Эта мысль, что наши соблазны и искушения не самосев, они Божьих рук дело, плановые посадки, и тут же – что душа по Божьему соизволению была вдунута в человека, а о том, чтобы укрепить ее против греха, никто и не вспомнил, по мнению Жестовского, прямо напрашивается. Как и другое соображение, что коли Бог еще прежде всех времен Таков, каким мы о Нем знаем из Писания, и человек, каким создан при сотворении мира, таким и должен жить дальше, то, чтобы грех раз за разом не одерживал решительную викторию, не топтал праведность ногами, не растирал ее в пыль, опять же необходимы органы государственной безопасности. Лишь они способны уравновесить конструкцию, спасти, предостеречь человека от камней, о которые он претыкается, идя к Господу. Но пока Всевышний верит, что справится Сам. И вот, чтобы взгляд человека не рассеивался, не бегал блудливо туда-сюда, Он делается пламенем и, поместившись в кусте ежевики, неопалимой купиной открывается праведному Моисею. Конечно, это не решение проблемы, – чистой воды косметика, но облегчение на первых порах есть.
Господь день за днем в столбе огня и дыма ведет народ в Землю обетованную, и Иаков худо-бедно за Ним идет. Кажется, дела обстоят неплохо. Народ скоро перестанет нуждаться в вагоновожатом, с дороги в Землю обетованную его уже не собьешь. Господь так уверен в Иакове, что перебирается в самое нутро стана – Свое новое жилище – походный храм со Святая Святых и жертвенником. Отныне всё это на специальных носилках будут нести левиты. Только через века Святилище сменит Святая Святых Первого, позднее Второго Иерусалимского Храма. Ничего не изменится и после пришествия Спасителя – в каждой церкви, на равных – в каждом молельном доме будет собственная Святая Святых. Значит, мы уже давно имеем дело с Богом, собравшим Себя в одном месте, и оно известно любому человеку.
Однако, по большому счету, ведь что было, то и есть. И до неопалимой купины Моисей сопротивлялся, отговаривался, чем только мог, чтобы не идти, не выводить народ из рабства. Следом эстафетой уже на Синае отговаривается, не хочет идти дальше сам народ: Египет с его горшками, полными жирного мяса, для него теперь и есть истинная Земля обетованная. Весь Исход – прямой саботаж Высшей воли, непростительная трусость и робость, истории неверия в Господа и Господу тех, кому Он предназначил Святую Землю. И именно с этим, всего страшащимся, колеблемым ветром племенем был заключен Завет.

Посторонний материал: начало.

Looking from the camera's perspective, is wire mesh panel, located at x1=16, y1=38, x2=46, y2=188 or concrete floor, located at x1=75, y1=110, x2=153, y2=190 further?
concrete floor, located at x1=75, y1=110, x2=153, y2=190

Но разве мы найдем что-то подобное в нашей литургии? Хотя вся она так или иначе восходит к Писанию, в ней что Бог, что народ совсем не те. Их и захочешь – не узнаешь. Вся служба – сплошное «Аллилуйя», и неважно, как ее возглашают: троекратно у синодальных, или сугубо – у раскольников; в ней сначала и до конца одно только «славься». И понятно почему. Перед тобой Единый Бог и единый народ, и ни в том, ни в другом нет капли сомнения. И что скоро все спасутся, ждать недолго, до Небесного Иерусалима рукой подать, тоже подтвердит каждый.